WHAT IS EXPECTED
Copy every item below word for word, leaving out the pictures.

(Questions about scene geometry)
::::

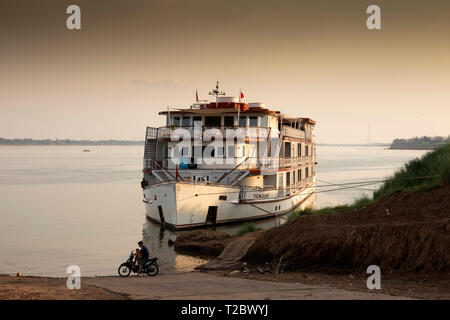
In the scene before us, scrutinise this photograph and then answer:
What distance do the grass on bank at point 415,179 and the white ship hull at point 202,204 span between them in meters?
5.47

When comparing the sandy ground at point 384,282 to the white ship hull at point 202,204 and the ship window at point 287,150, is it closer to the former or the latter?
the white ship hull at point 202,204

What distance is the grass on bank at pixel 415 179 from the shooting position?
19.5m

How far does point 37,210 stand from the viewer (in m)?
41.7

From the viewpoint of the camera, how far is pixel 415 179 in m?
24.2

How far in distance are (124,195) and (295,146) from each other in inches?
871

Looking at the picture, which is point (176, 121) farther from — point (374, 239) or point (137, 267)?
point (374, 239)

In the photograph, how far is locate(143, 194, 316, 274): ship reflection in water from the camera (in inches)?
845

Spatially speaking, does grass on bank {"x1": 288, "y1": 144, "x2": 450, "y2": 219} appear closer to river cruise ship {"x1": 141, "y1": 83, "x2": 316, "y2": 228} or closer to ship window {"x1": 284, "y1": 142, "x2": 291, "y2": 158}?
river cruise ship {"x1": 141, "y1": 83, "x2": 316, "y2": 228}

::::

WRITTEN SOLUTION
In the scene before us, scrutinise this photograph and then answer:
What distance do the grass on bank at point 415,179 and the white ship hull at point 202,204 span between them in meters?
5.47

When comparing the sandy ground at point 384,282 to the white ship hull at point 202,204 and the ship window at point 287,150, is it closer to the former or the latter?
the white ship hull at point 202,204

What distance is the grass on bank at pixel 415 179 from the shooting position?
19.5m

How far does point 37,210 stand from the viewer (in m)?
41.7

From the viewpoint of the camera, how far is pixel 415 179 in m?
24.2

How far in distance are (124,195) and (295,146) from each other in inches?
871

Looking at the picture, which is point (176, 121) farther from — point (374, 239) or point (137, 267)?
point (374, 239)

In the photograph, how far is locate(143, 194, 316, 274): ship reflection in water from the camera (in inches)?
845

Spatially speaking, does grass on bank {"x1": 288, "y1": 144, "x2": 450, "y2": 219} appear closer to river cruise ship {"x1": 141, "y1": 83, "x2": 316, "y2": 228} or closer to ship window {"x1": 284, "y1": 142, "x2": 291, "y2": 158}?
river cruise ship {"x1": 141, "y1": 83, "x2": 316, "y2": 228}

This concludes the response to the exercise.